# Cozy cab install issues with John Deere 420



## ODE (Jan 12, 2021)

HI, I am new here - so if this topic has been beaten to death already I apologize.

I just acquired a very nice 1991 420 series with the 47" 2 stage snow blower, 60" deck and a cozy cab all in very nice condition. My problem is the trying to install the cozy cab. It has all the needed parts except the mounting brackets for under the rear fenders. I have contacted co that make and sell the cab and they say they no longer support it. 

I have an install manual for the cab and it list part numbers. The install kit is 4-11259, but I have had no luck in finding anything.

Does anyone know where to possibly find any or have plans to make them? I appreciate any help.

I would also like to find a manual for the tractor and accessories.

thank you....


----------



## LouNY (Dec 15, 2016)

Does the install manual have any pictures?
Most of those brackets are fairly simple many of them just 1x 1/8" flat stock,
you may have to fabricate them yourself.


----------



## ODE (Jan 12, 2021)

Hi, Yes there is pictures of the brackets and they are not a simple angle bracket. They are a more of a Z bracket with a top plate and a brace. Unfortunately they don't give all the dimensions.


----------



## Bob Driver (Nov 1, 2017)

Those Cozy Cabs are really nice, but you have to face reality. The odds of you finding those mounting brackets for a 29 year old cab that the OEM no longer supports, specific to a 420, are pretty slim at best.

As with most projects involving 20-30-40 year old accessories for lawn tractors, it of often comes down to fabrication. Here's a PDF that may help

https://www.cozycab.com/wp-content/uploads/2014/03/CP-336.pdf

The drawings show vibration isolators..... I've had the best luck finding those with these guys
https://www.zoro.com/search?q=vibration isolator&origin=sayt

I'd set the cab on the chassis and get it supported as close as possible to where it should mount. Those isolators probably had pre-drilled holes in the cab. I'd look for those holes and then start "eyeballing" to where they logically bolted to the chassis frame. The pictures in the PDF should help as to location and shape. You can use a thin, easily bendable, piece of sheet metal to form the rough shape for a fabrication template. 

It's going to take patience and probably several tries to get it right, but I'd bet that is probably going to be your only viable solution to getting that cab mounted.


----------



## Groo (Jan 17, 2020)

ask the OEM for prints of the parts if they still have them (you would be surprised by the number of prints and CAD files I get, just by asking), or just flat out bring the mess to a fab shop to complete


----------



## ODE (Jan 12, 2021)

Thanks for the reply. I am figuring on have to fabricate unless I can find some used brackets. I was hoping someone has made some and has some ideas to share. I can see the basic design in the cab manual, but it does not give dimensions to work off of.

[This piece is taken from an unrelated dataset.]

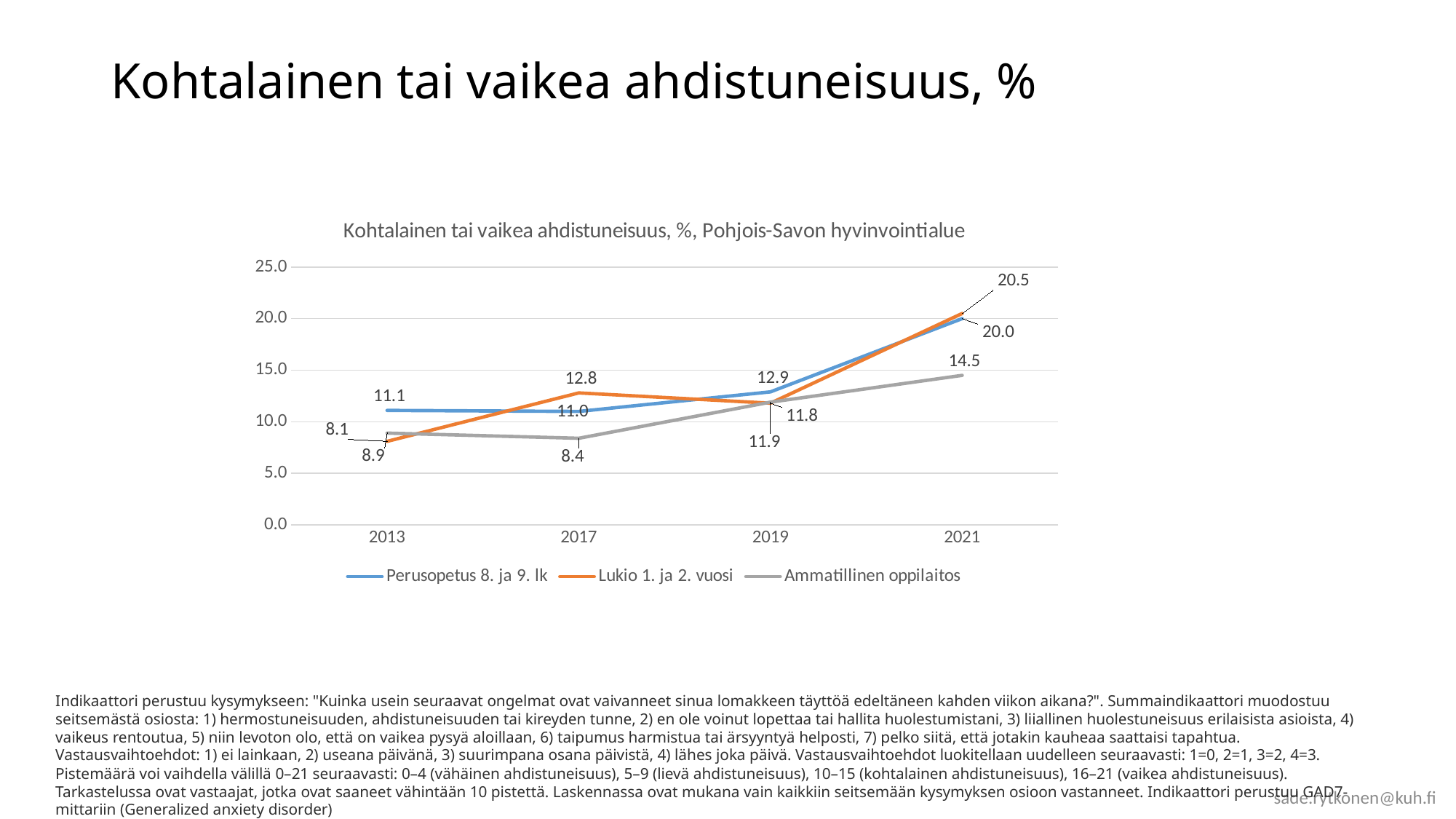
Does the Ammatillinen oppilaitos line rise or fall from 2017 to 2021? Rise How many years are shown on the x axis? 4 What is the value for Perusopetus 8. ja 9. lk in 2019? 12.9 What is the difference between Lukio 1. ja 2. vuosi and Ammatillinen oppilaitos in 2021? 6.0 What is the value for Lukio 1. ja 2. vuosi in 2021? 20.5 Which series has the highest value in 2021? Lukio 1. ja 2. vuosi How many series does the legend list? 3 What is the value for Ammatillinen oppilaitos in 2017? 8.4 What is the value for Ammatillinen oppilaitos in 2021? 14.5 What is the value for Lukio 1. ja 2. vuosi in 2017? 12.8 What is the value for Perusopetus 8. ja 9. lk in 2013? 11.1 What kind of chart is shown on the slide? Line chart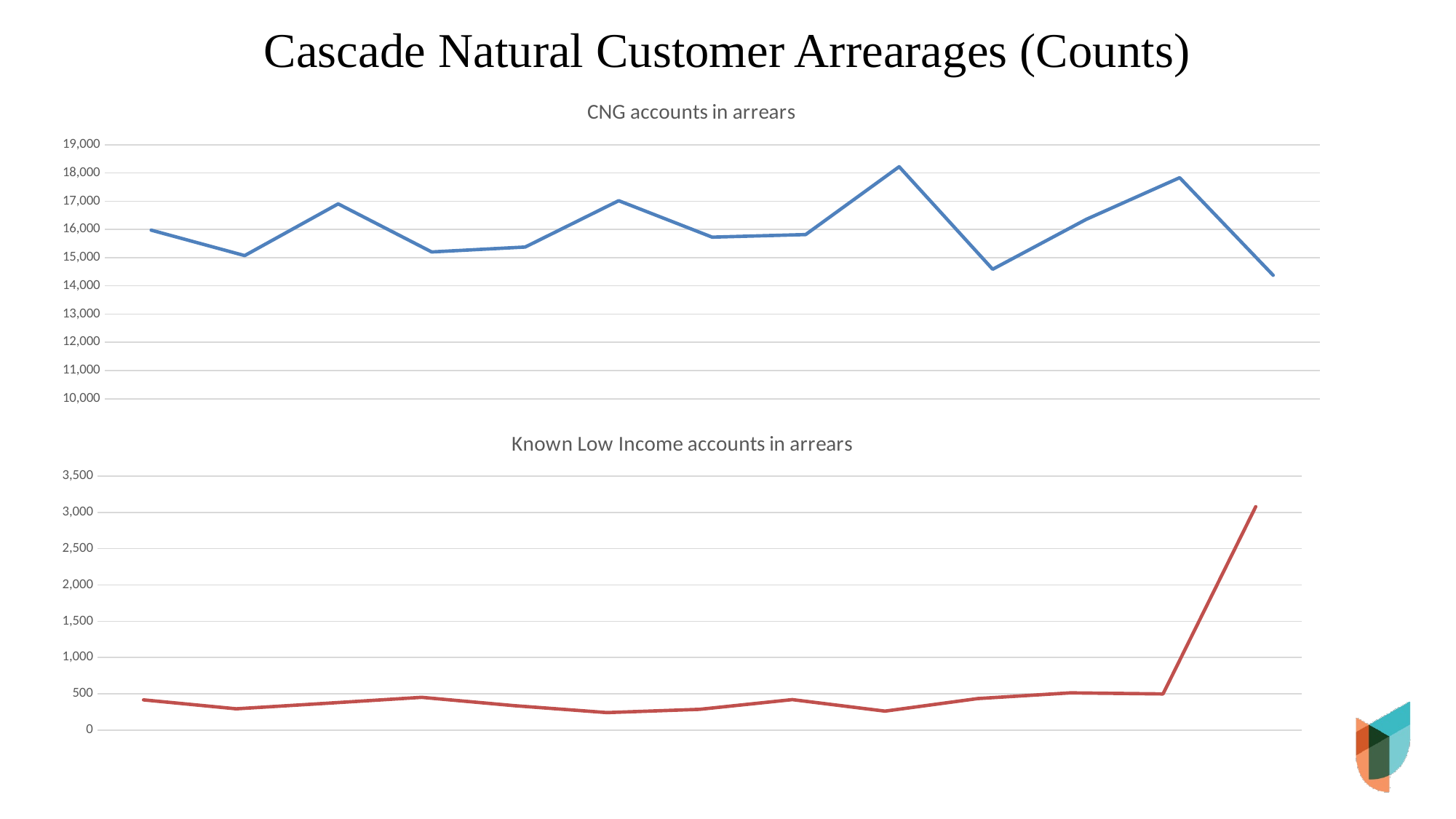
How many charts are shown on the slide? 2 On the "CNG accounts in arrears" chart, is the highest point on the line greater or less than 18,000? greater On the "Known Low Income accounts in arrears" chart, is the last point on the line greater or less than 3,000? greater How many data points are plotted on the "CNG accounts in arrears" line? 13 What is the title of the top chart on the slide? CNG accounts in arrears How many data points are plotted on the "Known Low Income accounts in arrears" line? 13 On the "Known Low Income accounts in arrears" chart, does the line rise or fall between the second-to-last and last points? rise On the "Known Low Income accounts in arrears" chart, is the first point on the line greater or less than 500? less What kind of chart is the "CNG accounts in arrears" chart? line chart What kind of chart is the "Known Low Income accounts in arrears" chart? line chart What colour is the line on the "Known Low Income accounts in arrears" chart? red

I do not see the PDF you mention

thanks


----------



## ODE (Jan 12, 2021)

I have spoken with the company that makes the cab and they say they do not have the plans anymore.


----------



## Bob Driver (Nov 1, 2017)

ODE said:


> Thanks for the reply. I am figuring on have to fabricate unless I can find some used brackets. I was hoping someone has made some and has some ideas to share. I can see the basic design in the cab manual, but it does not give dimensions to work off of.
> 
> I do not see the PDF you mention
> thanks


How about now....
https://www.cozycab.com/wp-content/uploads/2014/03/CP-336.pdf
_
"I am figuring on have to fabricate unless I can find some used brackets"
_
Think about what you're asking..... Why would anybody have those brackets just laying around used unless they have the cab and then why would they give them up?


----------



## ODE (Jan 12, 2021)

I see it this time. The rear brackets for a cab for the 400 series would be easy to make. Unfortunately the brackets for the 420 go under the fenders on the frame. I will try to post a picture of the brackets. They give a couple measurements that I will try to use in fabricating. The brackets I need to make are N0's 3 & 4 in the pic.

As for why would anyone have brackets or parts, tractor that the cab went bad or got a used item with extra parts..... who knows, while doing a search for parts I had seen in some different forums where someone had brackets and other parts (but they sold them already). I thought it doesn't hurt to ask.........


----------



## Bob Driver (Nov 1, 2017)

I always start with the path of least resistance (at my age that equates to the amount of work involved). I even have a scale..... Piece of cake --- Not to bad --- Potential Ordeal. Beyond ordeal, it's time to break out the wallet and see if there is a chump out there that needs the $$$ more than me. Any type/size of hole in the ground, now goes immediately to the wallet end of the scale


----------